◆ **Selected text**:
All posts in ‘E-mail Gallery’
Monday, 21 March 2011
I found this newsletter on CampaignMonitor. At first I scrolled past it, but then I had to go back and have a better look at it.
As you can see, they’ve chosen a picture for their background, and very likely that picture will be blocked by some email client somewhere along the line. But to avoid a blocked picture rendering the newsletter completely useless, they’ve created little boxes filled with text only. The pictures in fact do not load even in the latest version of Outlook, but I still have a soft spot for this letter because they’ve adjusted to those who choose to block pictures. But aside from everything else, I like the design — black and white with a splash of color in the center — it feels 3D-ish, don’t you think?
Because of the great intuitive design, I give them four out of five hearts!
Wednesday, 24 November 2010
I just have to show you this. I found it at Campaign Monitor and I couldn’t resist, I had to go and sign up for their newsletter.

◆ **Task 1**:
Answer these from the newsletter blog posts:
(a) On which site did the writer find the newsletter posted about on Monday, 21 March 2011?
(b) How many hearts did the writer give that newsletter?
(c) What did the writer do after finding the item in the Wednesday, 24 November 2010 post?
◆ **Task 2**:
Carry the newsletter blog posts on from their last sentence.
The lines that come next are separate material, not part of the newsletter blog posts.

◆ **Input data**:
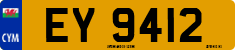 License plate of the United Kingdom, 1903 year system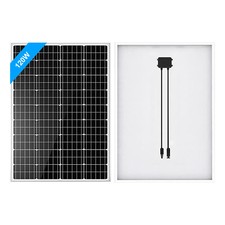 120W Solarpanel 12V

◆ **Written reply 1**:
(a) CampaignMonitor
(b) Four out of five
(c) Signed up for their newsletter

◆ **Written reply 2**:
“Iceland Wants To Be Your Friend” is the name of the website. As you’ve probably figured out by now, the purpose of the website is to get people more interested in this curious little island in the north – and to visit.
They have a pretty stripped down and textual design that they coat the website, blog, Facebook and all the rest with, have a look:
This is their Facebook Page, look at all that courier:
Unmistakably well thought out. And the same goes for their welcoming process for new subscribers via email.
On their blog under the “People” and “Places” tab they have a very obvious box to the right explaining how Iceland wants to be my friend. They ask for three things: name, email, and where in the world (literally) I live.
When I signed up, I got this:
So far, there isn’t the slightest slip in humor. It’s all been in the same funny uniform. “Iceland” then makes an appeal that you can’t refuse, that is to help ”him” find new friends. And they make the process pretty easy.
So, how does their welcome email look?
In the same entertaining and personified way, they talk about their little island in the middle of the ocean. They also explain that they won’t be that clingy and irritating newsletter buddy that invites themselves into your inbox all the time… without bringing anything. And of course, they joke about the volcano that messed up Europe’s airlines in the spring of 2010.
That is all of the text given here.